Bayesian data analysis & cognitive modeling

\[ \definecolor{firebrick}{RGB}{178,34,34} \newcommand{\red}[1]{{\color{firebrick}{#1}}} \] \[ \definecolor{mygray}{RGB}{178,34,34} \newcommand{\mygray}[1]{{\color{mygray}{#1}}} \] \[ \newcommand{\set}[1]{\{#1\}} \] \[ \newcommand{\tuple}[1]{\langle#1\rangle} \] \[\newcommand{\States}{{T}}\] \[\newcommand{\state}{{t}}\] \[\newcommand{\pow}[1]{{\mathcal{P}(#1)}}\]

key notions

(recap) 3 pillars of Bayesian data analysis:
- estimation
- comparison
- prediction
maximum likelihood estimation
Akaike's information criterion
- free parameters
- model complexity
Bayes factors
- Savage-Dickey method (next time!)

3 pillars of BDA

estimation

given model and data, which parameter values should we believe in?
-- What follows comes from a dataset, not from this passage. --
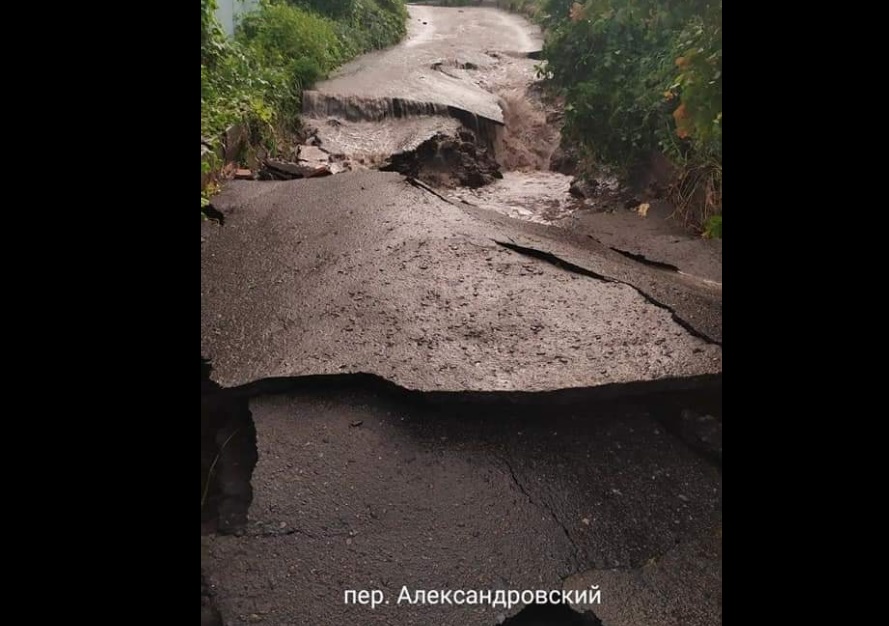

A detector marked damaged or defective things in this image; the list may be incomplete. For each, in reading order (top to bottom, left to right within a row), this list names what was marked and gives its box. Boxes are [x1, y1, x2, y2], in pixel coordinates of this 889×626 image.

\[\underbrace{P(\theta \, | \, D)}_{posterior} \propto \underbrace{P(\theta)}_{prior} \ \underbrace{P(D \, | \, \theta)}_{likelihood}\]

model comparison

which of two models is more likely, given the data?

\[\underbrace{\frac{P(M_1 \mid D)}{P(M_2 \mid D)}}_{\text{posterior odds}} = \underbrace{\frac{P(D \mid M_1)}{P(D \mid M_2)}}_{\text{Bayes factor}} \ \underbrace{\frac{P(M_1)}{P(M_2)}}_{\text{prior odds}}\]

prediction

which future observations do we expect (after seeing some data)?

prior predictive

\[ P(D) = \int P(\theta) \ P(D \mid \theta) \ \text{d}\theta \]

posterior predictive

\[ P(D \mid D') = \int P(\theta \mid D') \ P(D \mid \theta) \ \text{d}\theta \]

requires sampling distribution (more on this later)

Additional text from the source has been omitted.